Aside from my own baseball exploits, I typically don’t bother writing about baseball here, even if it is my own personal brog. I have actual people in which I can blab about baseball with when I want to, so I don’t always feel the need to write about it anymore.
But for whatever reason, I felt compelled to write about Yankees pitcher Michael Pineda, who tonight was caught with pinetar smeared on his neck, and was subsequently ejected from the game. Long story short, this is perceived as an act of cheating, because pinetar is sticky, and having pinetar on your fingers gives you superior grip of a baseball, and when you have superior pitch of a baseball, you can make it do extraordinary things when thrown.
It’s all very funny to me, because it was barely two weeks ago when Pineda was seen having very obvious pinetar smeared all over his hand, and the results of such were that he was pretty much throwing a no-hitter against the Red Sox. I would imagine that in spite getting away with it, it was very, very much discussed all over the sports world, that I might not consider doing it again, or trying to find a more discreet way of cheating.
But nope, two weeks later against the very same Red Sox, Pineda goes back to the pinetar. The funniest thing about it though is that it’s very noticeably pointed out that he tried to go without it, and in the first inning of the game, he got tagged for a few runs, so when he stepped onto the mound in the following inning with pinetar smeared on his neck and started throwing strikes suddenly, he seemed to have thought nobody would have noticed.
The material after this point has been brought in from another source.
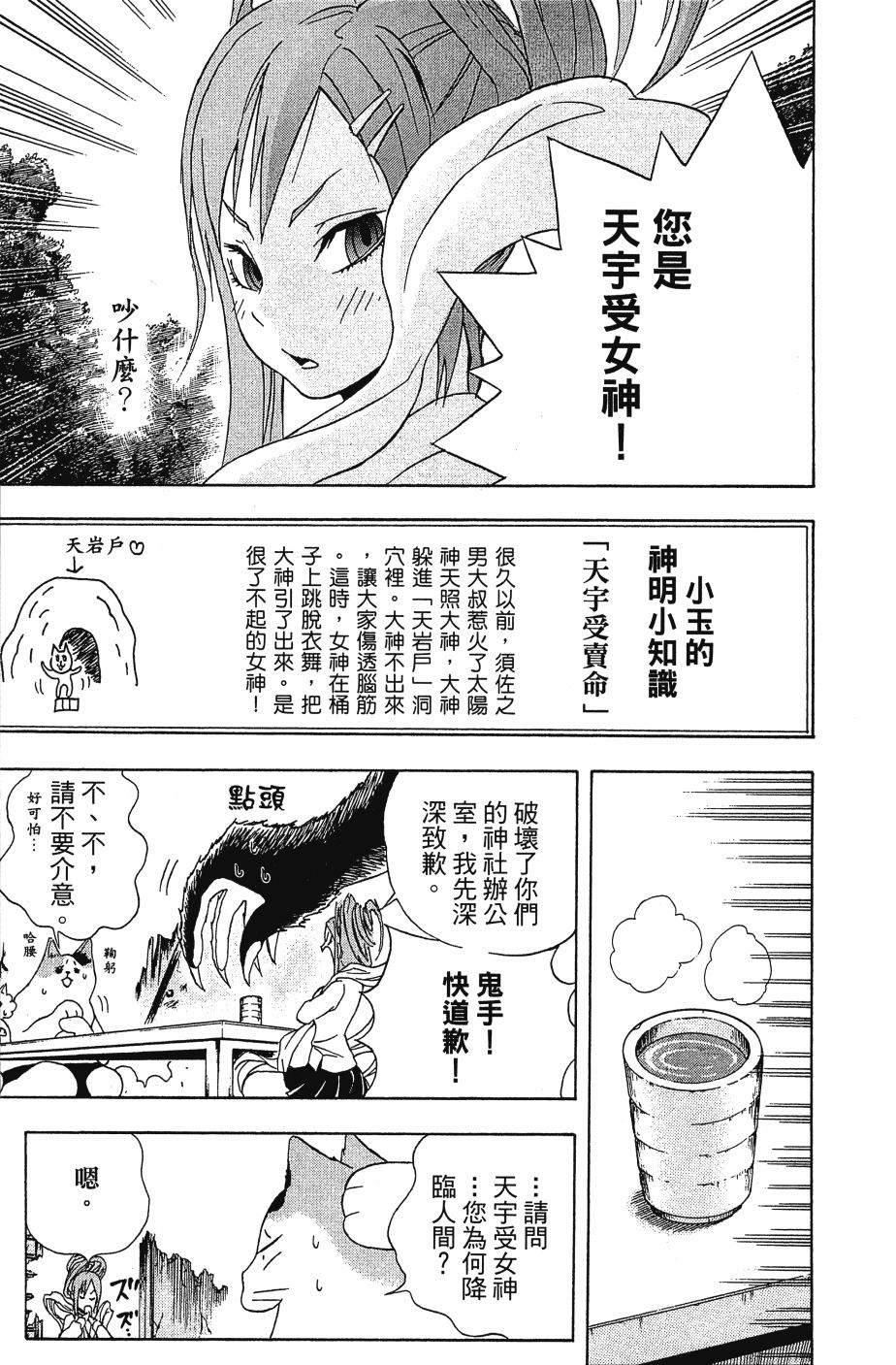 第181页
The point is, Michael Pineda is clearly stupid. But the bigger thing to me is that now, I pretty much question absolutely everything about Michael Pineda now. He was perceived as a hotshot in Seattle where he debuted, but I wonder if he was cheating back then too? Probably not, because this was pre-injury, and there’s a good chance he started pinetarring after his injury to get a leg up on his competition to make up for his deteriorated skills, but who really knows?
Maybe he became hot shit out in Seattle because he was cheating. Seattle is a vastly less-covered market than the New York Yankees, and playing against the vastly less-covered Athletics, Angels and Rangers for most of 2011, who’s to say he wasn’t pinetarring his way to 173 strikeouts?
I don’t know what to believe with Michael Pineda anymore. Is he really 25 years old? Is his name really Michael Pineda? I mean seriously, Latin players are always being revealed to having completely different names and occasionally being completely different age than they originally claimed, so who’s to say that if Michael Pineda is so predisposed to trying to cheat, that he’s really not 28-year old named Ernesto Gonzalez?
Doesn’t matter though, because as long as he can pitch a baseball, he’ll be allowed to stay, no matter how much laws are broken or deportation would occur for ordinary non-professional athletes. I don’t care of Michael Pineda goes the rest of the season without cheating, or actually turns around and wins the Cy Young; Michael Pineda is always going to be a joke to me now.